Copy the data word for word, starting at the line that contains "Which one among" and continuing through the end of the data.

Extracted information
________________

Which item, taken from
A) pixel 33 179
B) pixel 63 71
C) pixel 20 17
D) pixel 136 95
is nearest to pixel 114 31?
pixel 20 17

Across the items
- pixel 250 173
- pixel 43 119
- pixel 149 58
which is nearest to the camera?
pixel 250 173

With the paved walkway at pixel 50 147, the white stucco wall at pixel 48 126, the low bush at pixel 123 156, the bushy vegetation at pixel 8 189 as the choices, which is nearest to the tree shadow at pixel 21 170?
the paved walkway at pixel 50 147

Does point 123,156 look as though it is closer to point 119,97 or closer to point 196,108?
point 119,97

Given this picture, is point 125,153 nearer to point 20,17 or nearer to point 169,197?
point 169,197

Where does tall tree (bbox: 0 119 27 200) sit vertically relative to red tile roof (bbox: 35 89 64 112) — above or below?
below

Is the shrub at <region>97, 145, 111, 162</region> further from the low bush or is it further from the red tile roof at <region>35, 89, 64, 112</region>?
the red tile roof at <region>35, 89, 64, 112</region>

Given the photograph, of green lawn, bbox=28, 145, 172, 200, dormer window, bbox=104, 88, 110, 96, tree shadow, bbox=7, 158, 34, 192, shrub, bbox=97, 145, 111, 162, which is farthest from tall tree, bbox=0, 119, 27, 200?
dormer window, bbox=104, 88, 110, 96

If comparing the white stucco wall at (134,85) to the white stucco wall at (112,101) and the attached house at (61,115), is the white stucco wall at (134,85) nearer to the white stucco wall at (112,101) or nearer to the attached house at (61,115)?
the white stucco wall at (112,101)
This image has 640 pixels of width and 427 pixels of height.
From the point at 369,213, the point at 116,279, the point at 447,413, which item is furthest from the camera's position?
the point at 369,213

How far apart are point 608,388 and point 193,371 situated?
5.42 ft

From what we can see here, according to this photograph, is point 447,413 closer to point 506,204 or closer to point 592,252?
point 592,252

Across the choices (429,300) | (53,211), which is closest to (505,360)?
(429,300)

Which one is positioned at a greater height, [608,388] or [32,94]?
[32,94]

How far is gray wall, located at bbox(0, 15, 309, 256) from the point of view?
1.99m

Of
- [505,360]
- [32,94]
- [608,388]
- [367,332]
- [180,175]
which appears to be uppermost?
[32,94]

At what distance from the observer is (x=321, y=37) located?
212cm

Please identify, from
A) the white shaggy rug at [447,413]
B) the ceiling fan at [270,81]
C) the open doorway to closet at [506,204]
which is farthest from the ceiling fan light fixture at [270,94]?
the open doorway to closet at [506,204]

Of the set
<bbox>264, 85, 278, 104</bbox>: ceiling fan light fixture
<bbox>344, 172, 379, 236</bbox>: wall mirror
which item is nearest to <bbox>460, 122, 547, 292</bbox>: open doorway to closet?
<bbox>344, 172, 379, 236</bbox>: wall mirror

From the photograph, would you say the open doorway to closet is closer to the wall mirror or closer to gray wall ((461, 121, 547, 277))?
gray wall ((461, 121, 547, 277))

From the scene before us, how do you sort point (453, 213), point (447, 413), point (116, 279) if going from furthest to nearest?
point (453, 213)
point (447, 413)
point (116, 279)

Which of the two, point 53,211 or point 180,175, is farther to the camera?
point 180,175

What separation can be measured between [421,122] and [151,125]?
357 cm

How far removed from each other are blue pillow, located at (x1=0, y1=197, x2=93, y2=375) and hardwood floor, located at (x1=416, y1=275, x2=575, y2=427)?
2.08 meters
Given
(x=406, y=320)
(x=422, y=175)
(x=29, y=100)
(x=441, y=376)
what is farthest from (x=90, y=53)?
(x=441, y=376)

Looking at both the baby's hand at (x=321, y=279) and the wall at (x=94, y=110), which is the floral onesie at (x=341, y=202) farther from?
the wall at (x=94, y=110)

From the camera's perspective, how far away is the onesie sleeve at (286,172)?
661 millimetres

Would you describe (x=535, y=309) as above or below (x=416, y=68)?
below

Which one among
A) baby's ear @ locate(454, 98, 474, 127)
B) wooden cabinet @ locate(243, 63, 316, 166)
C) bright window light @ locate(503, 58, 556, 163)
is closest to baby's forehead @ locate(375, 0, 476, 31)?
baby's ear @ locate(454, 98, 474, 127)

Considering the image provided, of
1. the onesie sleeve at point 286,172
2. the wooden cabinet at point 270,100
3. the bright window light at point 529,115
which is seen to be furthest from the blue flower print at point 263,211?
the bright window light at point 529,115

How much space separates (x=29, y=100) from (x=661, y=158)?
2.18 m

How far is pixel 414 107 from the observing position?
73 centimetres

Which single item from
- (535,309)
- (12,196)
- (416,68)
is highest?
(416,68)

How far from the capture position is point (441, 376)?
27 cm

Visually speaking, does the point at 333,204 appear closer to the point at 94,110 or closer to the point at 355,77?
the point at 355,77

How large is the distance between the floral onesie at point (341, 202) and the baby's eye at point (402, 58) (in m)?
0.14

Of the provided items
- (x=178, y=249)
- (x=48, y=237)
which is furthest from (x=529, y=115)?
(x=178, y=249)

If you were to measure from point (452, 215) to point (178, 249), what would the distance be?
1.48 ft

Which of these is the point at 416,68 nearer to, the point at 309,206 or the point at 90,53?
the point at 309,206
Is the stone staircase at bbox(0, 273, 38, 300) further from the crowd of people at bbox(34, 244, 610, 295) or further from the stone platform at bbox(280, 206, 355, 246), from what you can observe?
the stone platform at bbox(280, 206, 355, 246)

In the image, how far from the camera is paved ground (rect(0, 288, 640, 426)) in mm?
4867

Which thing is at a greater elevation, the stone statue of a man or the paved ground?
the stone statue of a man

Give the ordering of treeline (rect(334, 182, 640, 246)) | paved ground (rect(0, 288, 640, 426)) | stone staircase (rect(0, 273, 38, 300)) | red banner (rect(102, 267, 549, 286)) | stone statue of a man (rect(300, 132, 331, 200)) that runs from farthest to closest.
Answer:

________________

Exercise solution
Which one among
A) baby's ear @ locate(454, 98, 474, 127)
B) wooden cabinet @ locate(243, 63, 316, 166)
C) bright window light @ locate(503, 58, 556, 163)
is closest to baby's forehead @ locate(375, 0, 476, 31)?
baby's ear @ locate(454, 98, 474, 127)

Considering the image provided, of
1. the onesie sleeve at point 286,172
2. the wooden cabinet at point 270,100
3. the bright window light at point 529,115
which is seen to be furthest from the blue flower print at point 263,211?
the bright window light at point 529,115

How much space separates (x=29, y=100) from (x=661, y=158)?
2.18 m

How far is pixel 414 107 from the observing position?
73 centimetres

Which single item from
- (535,309)
- (12,196)
- (416,68)
is highest?
(416,68)

How far from the capture position is point (441, 376)?
27 cm

Visually speaking, does the point at 333,204 appear closer to the point at 94,110 or closer to the point at 355,77?
the point at 355,77

How large is the distance between the floral onesie at point (341, 202) and the baby's eye at point (402, 58) (in m)?
0.14

Of the provided items
- (x=178, y=249)
- (x=48, y=237)
which is furthest from (x=529, y=115)?
(x=178, y=249)

If you were to measure from point (452, 215) to point (178, 249), what would the distance be?
1.48 ft

Which of these is the point at 416,68 nearer to, the point at 309,206 or the point at 90,53?
the point at 309,206
Is the stone staircase at bbox(0, 273, 38, 300) further from the crowd of people at bbox(34, 244, 610, 295) or further from the stone platform at bbox(280, 206, 355, 246), from what you can observe?
the stone platform at bbox(280, 206, 355, 246)

In the image, how far from the camera is paved ground (rect(0, 288, 640, 426)) in mm?
4867

Which thing is at a greater elevation, the stone statue of a man or the paved ground?
the stone statue of a man

Give the ordering of treeline (rect(334, 182, 640, 246)) | paved ground (rect(0, 288, 640, 426)) | stone staircase (rect(0, 273, 38, 300)) | red banner (rect(102, 267, 549, 286)) | stone statue of a man (rect(300, 132, 331, 200)) that runs from farthest to closest.
Answer:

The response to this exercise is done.